Pierwszy kierowca McLarena już na początku zaprzepaścił swoje szanse na zwycięstwo w GP Bahrajnu. Hamilton stwierdził, że był to katastrofalny występ i chce jak najszybciej o nim zapomnieć. - Jestem naprawdę zawiedziony i czuję, że zawiodłem zespół. Zawsze wolę obwiniać najpierw samego siebie. Cały weekend nie był dal nas udany, począwszy od piątkowego wypadku. W wyścigu zaspałem nieco na starcie i nie wcisnąłem w porę przycisku na kierownicy, przez co miałem na starcie złe ustawienie silnika i uruchomił się system zapobiegający jego zgaśnięciu. Straciłem przez to sporo lokat, ale wszystko było jeszcze do nadrobienia. Później nastąpiło to zderzenie z Fernando. Jechałem za nim, zjechałem do prawej, on również i stało się. Jestem przekonany, że mieliśmy wystarczające tempo, aby wywalczyć miejsce w czołówce.
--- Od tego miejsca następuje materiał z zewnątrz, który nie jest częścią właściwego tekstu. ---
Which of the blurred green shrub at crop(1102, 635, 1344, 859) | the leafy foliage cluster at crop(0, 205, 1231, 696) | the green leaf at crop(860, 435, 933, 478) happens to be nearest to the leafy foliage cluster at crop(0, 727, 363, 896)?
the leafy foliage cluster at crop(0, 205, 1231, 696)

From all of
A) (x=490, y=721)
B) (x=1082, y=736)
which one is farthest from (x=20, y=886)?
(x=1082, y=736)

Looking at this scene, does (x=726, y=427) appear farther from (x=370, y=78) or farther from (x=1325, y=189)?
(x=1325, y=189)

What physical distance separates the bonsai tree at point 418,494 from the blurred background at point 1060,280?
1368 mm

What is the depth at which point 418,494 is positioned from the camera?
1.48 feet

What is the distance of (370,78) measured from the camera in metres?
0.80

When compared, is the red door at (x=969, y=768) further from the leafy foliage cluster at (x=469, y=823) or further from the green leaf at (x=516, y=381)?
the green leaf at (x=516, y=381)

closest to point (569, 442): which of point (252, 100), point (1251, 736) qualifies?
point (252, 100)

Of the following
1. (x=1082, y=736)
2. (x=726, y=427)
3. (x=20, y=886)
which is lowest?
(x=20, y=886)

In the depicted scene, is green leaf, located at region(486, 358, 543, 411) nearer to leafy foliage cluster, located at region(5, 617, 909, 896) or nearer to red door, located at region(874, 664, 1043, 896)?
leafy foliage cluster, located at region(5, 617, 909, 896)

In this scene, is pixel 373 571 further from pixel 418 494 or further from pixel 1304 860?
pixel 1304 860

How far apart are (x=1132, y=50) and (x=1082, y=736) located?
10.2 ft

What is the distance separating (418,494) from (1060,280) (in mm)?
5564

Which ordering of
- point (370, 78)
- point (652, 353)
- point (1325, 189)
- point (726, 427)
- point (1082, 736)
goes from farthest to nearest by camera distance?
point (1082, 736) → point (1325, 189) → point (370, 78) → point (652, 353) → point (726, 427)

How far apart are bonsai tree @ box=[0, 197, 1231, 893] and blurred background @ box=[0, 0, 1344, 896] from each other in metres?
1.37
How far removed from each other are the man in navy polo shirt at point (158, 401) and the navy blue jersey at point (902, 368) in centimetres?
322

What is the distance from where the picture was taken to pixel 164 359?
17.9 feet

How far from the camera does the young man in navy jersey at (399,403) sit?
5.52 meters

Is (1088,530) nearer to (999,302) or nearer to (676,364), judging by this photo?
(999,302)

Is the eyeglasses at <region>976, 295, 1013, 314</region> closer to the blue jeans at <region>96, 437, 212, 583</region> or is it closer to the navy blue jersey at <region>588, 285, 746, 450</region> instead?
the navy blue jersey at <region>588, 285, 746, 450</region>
Przede mną długa droga do tytułu, ale nie poddam się tak szybko - uważa Hamilton.

Kovalainen bez większych przeszkód dowiózł do mety piąte miejsce. - To był całkiem trudny wyścig. Dobrze wystartowałem, wyprzedzając Kimiego na wejściu w drugi zakręt, jednak potem popełniłem błąd i odzyskał on swoje miejsce. Następnie wszedłem zbyt głęboko w ósmy zakręt i spłaszczyłem prawą przednią oponę, co wywoływało spore wibracje. Wibrowało to tak mocno, że bałem się, że zaraz coś odpadnie. Piąte miejsce było dzisiaj wszystkim na co mogliśmy sobie pozwolić. Zdobyłem jednak punkty i to jest najważniejsze. Mam dług wdzięczności wobec ekipy za świetne przygotowanie bolidu. Postaramy się poprawić przed rozpoczęciem europejskiej części sezonu - zakończył Fin.